Guide to Open Source Quantum Computing Software

Open source quantum computing software refers to programs and applications that are made available as free, publicly distributable software. These programs allow users to explore quantum algorithms and create quantum systems, making quantum computing accessible to a much wider audience than was previously possible. The open source nature of these tools means anyone with an internet connection can access them without needing to purchase expensive proprietary software packages.

Open source quantum computing software generally consists of three components: the simulator, the language/framework and the compiler. Each component serves its own purpose in providing a complete package for developing quantum applications and algorithms. The simulator is responsible for running simulations of proposed designs while the language/framework provides an environment within which code can be written or adapted from existing codes. Finally, the compiler converts the user's code into assembly language which is then read by traditional computers such as those found in conventional desktop computers.
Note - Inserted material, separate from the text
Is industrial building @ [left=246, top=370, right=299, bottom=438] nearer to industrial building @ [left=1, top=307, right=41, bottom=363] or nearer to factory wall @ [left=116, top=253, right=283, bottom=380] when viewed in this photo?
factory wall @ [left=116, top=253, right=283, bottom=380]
Open source software also gives users more freedom when it comes to customizing their projects because they don't need permission from any commercial vendor before getting started on their project. This also makes complex hardware systems easier to develop since they only require access to certain open-source libraries or frameworks rather than having to start completely from scratch. Open source projects have already been successful in areas such as cryptology where there is a high demand for secure communications solutions but little competition from commercial offerings due to their cost prohibitive nature.

Finally, open source environments provide significant advantages over proprietary solutions by offering better scalability options due to their modular nature which allows developers greater flexibility when creating applications that utilize various hardware platforms or operating systems simultaneously in order create larger simulations quickly with less latency than traditional methods would require. Open source solutions therefore offer popular benefits that make them attractive options for businesses who are looking for robust yet affordable computational power without sacrificing quality performance or security concerns when it comes time for deployment deployments on production servers and remote clients alike.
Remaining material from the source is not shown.